To resolve this issue, you need to ensure that all your images have corresponding labels. If you have null or background images that you don't want to include in the training process, you should remove them from your dataset before starting the training.

Additionally, please note that you mentioned having to manually include the train, test, and validation paths in the train.py file every time. It's recommended to follow the standard directory structure and naming conventions defined in the YOLOv5 documentation to avoid any compatibility issues.

If you have any further questions or need additional assistance, feel free to ask.

SamDaaLamb commented 1 year ago

@SamDaaLamb this error occurs when training fails because there are null or background images in the dataset that do not have corresponding labels. The YOLOv5 library requires labeled images for training.

To resolve this issue, you need to ensure that all your images have corresponding labels. If you have null or background images that you don't want to include in the training process, you should remove them from your dataset before starting the training.

Additionally, please note that you mentioned having to manually include the train, test, and validation paths in the train.py file every time. It's recommended to follow the standard directory structure and naming conventions defined in the YOLOv5 documentation to avoid any compatibility issues.

If you have any further questions or need additional assistance, feel free to ask.

Thank you very much for the detailed response,.

However, I was told that it is healthy to have null images in your dataset. Are you aware if yolov8 allows background images or if their is any way I could train with null images.

glenn-jocher commented 1 year ago

@SamDaaLamb, thank you for your response.

Regarding null or background images in your dataset, YOLOv8 does not have specific support for including such images during training.
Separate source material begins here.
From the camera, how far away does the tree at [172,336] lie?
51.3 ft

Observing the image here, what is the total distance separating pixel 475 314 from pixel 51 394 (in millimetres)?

The YOLOv5 library requires labeled images for training, so if you have null or background images without corresponding labels, they may cause training errors.

However, if you still want to include such images in your dataset, you can assign them a dummy label or assign a specific class label for background images. This way, you can include these images in the training process without causing errors. Please note that including null or background images may affect the overall training performance and accuracy of your model.

If you need further assistance or have any other questions, please feel free to ask.